I have started learning Stata recently and I'm super excited to be here!
I have been following the forum as a guest and realized that its a really connected community here, so I wanted to introduce myself briefly first.
I am a master's in finance student studying in Portugal, and working as a research assistant to two truly amazing professors here. I am looking to pursue a Ph.D. afterward, so likely that I will be around for many years to come

My question is, I had appended 1620 *.csv files to form a *.dta. But the total size of the *.csv files was 2.5GB whereas the newly formed *.dta is about 20GB, despite I dropped some variables. If I simply export the *.dta as a *.csv and then imported it and saved as a *.dta and file become only 1.2GB. Considering that both of those files should contain the same information, I don't understand how can the size vary so much.

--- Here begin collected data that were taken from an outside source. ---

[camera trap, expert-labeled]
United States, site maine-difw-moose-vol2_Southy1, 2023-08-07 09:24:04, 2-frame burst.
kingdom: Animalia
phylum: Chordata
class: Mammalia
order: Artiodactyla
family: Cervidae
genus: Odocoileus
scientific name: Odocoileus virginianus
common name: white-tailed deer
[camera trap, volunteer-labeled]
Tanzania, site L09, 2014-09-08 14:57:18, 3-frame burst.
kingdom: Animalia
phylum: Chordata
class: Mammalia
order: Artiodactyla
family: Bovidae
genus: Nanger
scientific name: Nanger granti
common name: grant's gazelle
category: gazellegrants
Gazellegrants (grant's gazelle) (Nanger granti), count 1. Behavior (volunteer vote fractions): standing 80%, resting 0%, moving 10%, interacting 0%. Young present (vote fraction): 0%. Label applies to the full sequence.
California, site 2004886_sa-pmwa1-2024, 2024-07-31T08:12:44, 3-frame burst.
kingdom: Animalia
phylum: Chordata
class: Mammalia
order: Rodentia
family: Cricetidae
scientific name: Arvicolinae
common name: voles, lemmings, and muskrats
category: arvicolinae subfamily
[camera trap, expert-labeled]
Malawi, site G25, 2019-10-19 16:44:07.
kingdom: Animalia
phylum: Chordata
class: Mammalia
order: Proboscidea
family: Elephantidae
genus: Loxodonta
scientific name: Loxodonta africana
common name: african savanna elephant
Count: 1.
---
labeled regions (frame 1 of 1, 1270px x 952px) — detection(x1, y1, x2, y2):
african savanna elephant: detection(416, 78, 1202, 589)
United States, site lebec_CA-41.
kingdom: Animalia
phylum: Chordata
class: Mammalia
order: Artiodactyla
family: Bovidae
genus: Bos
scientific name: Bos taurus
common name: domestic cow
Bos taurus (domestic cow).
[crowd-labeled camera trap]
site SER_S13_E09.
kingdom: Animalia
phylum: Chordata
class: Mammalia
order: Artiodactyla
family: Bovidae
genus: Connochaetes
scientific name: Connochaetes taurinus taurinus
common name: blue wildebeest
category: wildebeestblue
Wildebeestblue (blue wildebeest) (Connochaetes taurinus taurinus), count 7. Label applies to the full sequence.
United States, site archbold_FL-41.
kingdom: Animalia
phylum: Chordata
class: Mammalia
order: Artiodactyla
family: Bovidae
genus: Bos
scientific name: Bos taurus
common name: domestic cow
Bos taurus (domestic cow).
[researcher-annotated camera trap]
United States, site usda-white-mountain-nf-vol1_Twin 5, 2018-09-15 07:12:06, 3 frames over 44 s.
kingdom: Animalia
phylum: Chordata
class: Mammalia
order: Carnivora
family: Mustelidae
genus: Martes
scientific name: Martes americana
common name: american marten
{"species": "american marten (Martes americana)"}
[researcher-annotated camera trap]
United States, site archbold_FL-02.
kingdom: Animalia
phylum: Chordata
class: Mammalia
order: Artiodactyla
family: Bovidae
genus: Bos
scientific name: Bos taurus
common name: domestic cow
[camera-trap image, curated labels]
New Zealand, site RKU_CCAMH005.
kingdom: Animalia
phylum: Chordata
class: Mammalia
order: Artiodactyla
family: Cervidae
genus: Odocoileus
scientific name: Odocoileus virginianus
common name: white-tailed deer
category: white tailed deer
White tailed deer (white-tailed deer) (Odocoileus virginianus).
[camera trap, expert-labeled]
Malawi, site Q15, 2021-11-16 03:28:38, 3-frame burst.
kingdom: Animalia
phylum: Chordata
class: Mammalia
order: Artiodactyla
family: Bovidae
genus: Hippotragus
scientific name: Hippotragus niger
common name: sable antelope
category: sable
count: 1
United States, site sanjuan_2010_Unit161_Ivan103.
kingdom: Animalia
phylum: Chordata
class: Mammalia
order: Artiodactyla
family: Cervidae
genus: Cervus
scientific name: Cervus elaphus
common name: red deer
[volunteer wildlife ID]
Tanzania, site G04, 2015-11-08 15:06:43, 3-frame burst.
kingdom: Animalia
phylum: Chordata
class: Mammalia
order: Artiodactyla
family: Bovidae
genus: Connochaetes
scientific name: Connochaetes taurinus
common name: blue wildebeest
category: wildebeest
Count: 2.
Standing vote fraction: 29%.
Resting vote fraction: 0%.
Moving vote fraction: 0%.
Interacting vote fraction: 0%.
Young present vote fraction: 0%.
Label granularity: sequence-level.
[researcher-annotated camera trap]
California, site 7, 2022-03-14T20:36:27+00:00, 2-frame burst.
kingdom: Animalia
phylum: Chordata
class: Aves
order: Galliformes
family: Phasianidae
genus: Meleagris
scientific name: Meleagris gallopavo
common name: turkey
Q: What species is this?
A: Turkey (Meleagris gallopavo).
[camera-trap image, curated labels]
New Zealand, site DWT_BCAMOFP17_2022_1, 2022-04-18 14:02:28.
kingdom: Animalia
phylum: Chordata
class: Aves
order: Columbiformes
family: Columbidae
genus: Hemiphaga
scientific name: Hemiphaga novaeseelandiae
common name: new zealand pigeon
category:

Is there something wrong with my code, or is that a normal feature of *.dta file type?

Thank you!

The code I used to convert *.csv to *.dta:
Code:
clear
clear matrix
local dir "E:\Research\"
cd "`dir'\input"
set more off

local folderlist : dir . dirs "*"
foreach folder of local folderlist {
    
mkdir "`dir'temp\\`folder'\\"
local csvlist : dir "`dir'\input/`folder'" files"*.csv"

foreach file of local csvlist {
drop _all
insheet using "`dir'input\\`folder'\\`file'", clear
drop v1
drop v2
drop v3
drop v4
drop v5
local outfile = subinstr("`dir'\temp\\`folder'\\`file'",".csv","",.)
save "`outfile'", replace
}

**csv to dta conversion is done at this point
}

cd "`dir'\output"

save Database, emptyok
cd "`dir'\temp"

local folderlist : dir . dirs "*"
foreach folder of local folderlist {
local filelist: dir "`dir'\temp/`folder'" files"*.dta"
foreach file of local filelist {
  cd "`dir'\temp/`folder'"
  use `"`file'"', clear
  di `"`file'"'
  gen source = `"`file'"'
  cd "`dir'\output"
  append using Database
  save Database, replace
}
use Database
drop source
duplicates list id
duplicates drop id, force
save Database, replace

The code I used to convert *.dta to *.csv and then back to *.dta:
Code:
clear
clear matrix

local dir "C:\RA\Week 8\Database v1.1 Lean"
use "`dir'\input\Database.dta"
export delimited using "`dir'\temp\Database.csv", replace
import delimited "`dir'\temp\Database.csv",varnames(1) clear 
save "`dir'\output\Database v1.1.dta"